“Our institutions are failing the American people and will continue to do so until accountability is demanded by the public and restored by our political leaders.”
Under Trump, it was better -ed.
“The White House, how may I help you?” answered the president’s personal assistant.
“Good morning,” I said, “this is Deputy Secretary Bernhardt at Interior. I’m serving as the backup quarterback at the Department of the Interior and I need to get information to the president. He told me I should call him if I needed him to know something, but I don’t necessarily need to talk to him. Perhaps you could send me to whomever I’m really supposed to talk to about items like this?”
She laughed and replied, “The president will call you back in a few minutes.”
Sure enough, President Trump returned my call a few minutes later. I laid out the situation and told him what I intended to do. The whole process took a few minutes.
Such was my experience with President Trump throughout my tenure. He was accessible when you needed his input, his counsel, or a decision, and he was more than able to contact you whenever he had an issue he wanted to be addressed. His willingness to work and communicate with the executives he had placed in various cabinet agencies was extraordinary. He empowered the department leadership while also ensuring that information flowed directly from the agencies to him.

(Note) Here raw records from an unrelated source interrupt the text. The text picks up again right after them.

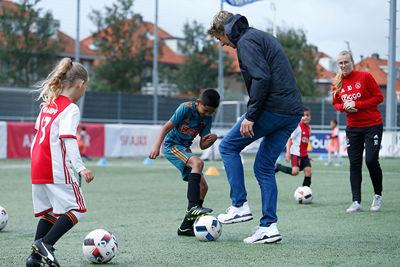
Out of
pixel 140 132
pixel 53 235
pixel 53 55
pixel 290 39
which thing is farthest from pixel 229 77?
pixel 53 235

He expected to communicate directly with me, and I was expected to communicate directly with him. As a cabinet secretary, I understood that he expected me to determine how best to execute the priorities he had asked me to focus on within the confines of the law and get to work. He was focused on outcomes and expected his department leadership to advance his policy agenda. In my opinion, he allowed competent leaders to move forward at a much quicker pace than many of his predecessors by selecting a goal, letting them get to work, and not allowing his other staff to get in their way.
President Trump’s enabling leadership avoided the massive periods of inactivity that plagued much of my prior experience in the Department of the Interior under George W. Bush. Far more critically, Trump’s expectation that those serving in the executive branch actually report to him reflected a reality about the presidency and his view of it. The Constitution of the United States confers all the executive power of the United States on the president. Only the president has been entrusted by the American people with this power. Therefore, Trump expected that everyone in the executive branch would be working to accomplish the things he committed to the American people that he would do if elected, which he wanted done.
But President Trump was not served as well by all his appointees. He was sabotaged by many of them, as we know - ed.